- [Письменное задание]: Подхватите приведенный ниже текст об ответе на очерк «Прорыв» и продолжите его сразу после последнего предложения.

- [Предложенный текст]:
Наиболее интересным, между тем, оказался ответ подчеркнуто неофициальный, хотя он был отпечатан на бланке и подписан человеком, занимающим высокий общественный пост. Я называю этот ответ неофициальным в том — условном, разумеется, — смысле, что он отличался не только деловитостью, но еще и личным неравнодушием, душевной болью, высоконравственным отношением к случившемуся. За потерянными рублями автор увидел потери моральные, менее всего поддающиеся быстрому восполнению.
Автор этого ответа — человек замечательный, в республике широко известный — Герой Социалистического Труда, первый секретарь Кустанайского райкома Компартии Казахстана Вера Васильевна Сидорова. Она нашла очень точные слова, чтобы определить необычную «тональность» своего письма: «Очерк «Прорыв» требует, как нам кажется, не только официального ответа, но и естественной человеческой реакции — ведь тысячи жителей нашего района явились свидетелями того, о чем рассказал писатель». И верно: разве производственный конфликт привлек наше внимание? Индустриальная проблема? Разве технологические процессы нас взволновали?

- [Записанные данные]:

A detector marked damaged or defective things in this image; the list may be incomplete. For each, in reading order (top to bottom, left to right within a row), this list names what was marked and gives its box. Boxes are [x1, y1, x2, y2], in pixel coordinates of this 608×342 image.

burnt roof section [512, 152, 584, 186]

- [Результат задания]:
«Тот, кто был на целинной земле, — продолжала Вера Васильевна, — знает, какого огромного труда и усилий стоят нам миллионы пудов хлеба, с каким старанием возделывается каждый целинный гектар. Зелень на солонцовых почвах — это не только самоотверженный труд, это еще и огромная любовь к земле! И вот все это гибнет, пропадает впустую труд сотен и тысяч людей. Из-за чего? Из-за преступной халатности, безразличия, разгильдяйства, душевной глухоты некомпетентных, равнодушных работников завода.
Ущерб, нанесенный хозяйствам нашего района, исчисляется миллионом рублей. Но прав писатель: истинные размеры ущерба будут подсчитаны еще не скоро. До сих пор не затянулись шрамы земли, куда попала отравленная вода. Стоят выжженные, высушенные гектары, где еще совсем недавно благоухала зелень. Уничтожена рыба — отнюдь не в одном поколении. Не могли пользоваться водой для орошения совхозы «Александровский» и имени Павлова, Кустанайский откормсовхоз. Они потеряли из-за этого многие центнеры овощей, кормов…»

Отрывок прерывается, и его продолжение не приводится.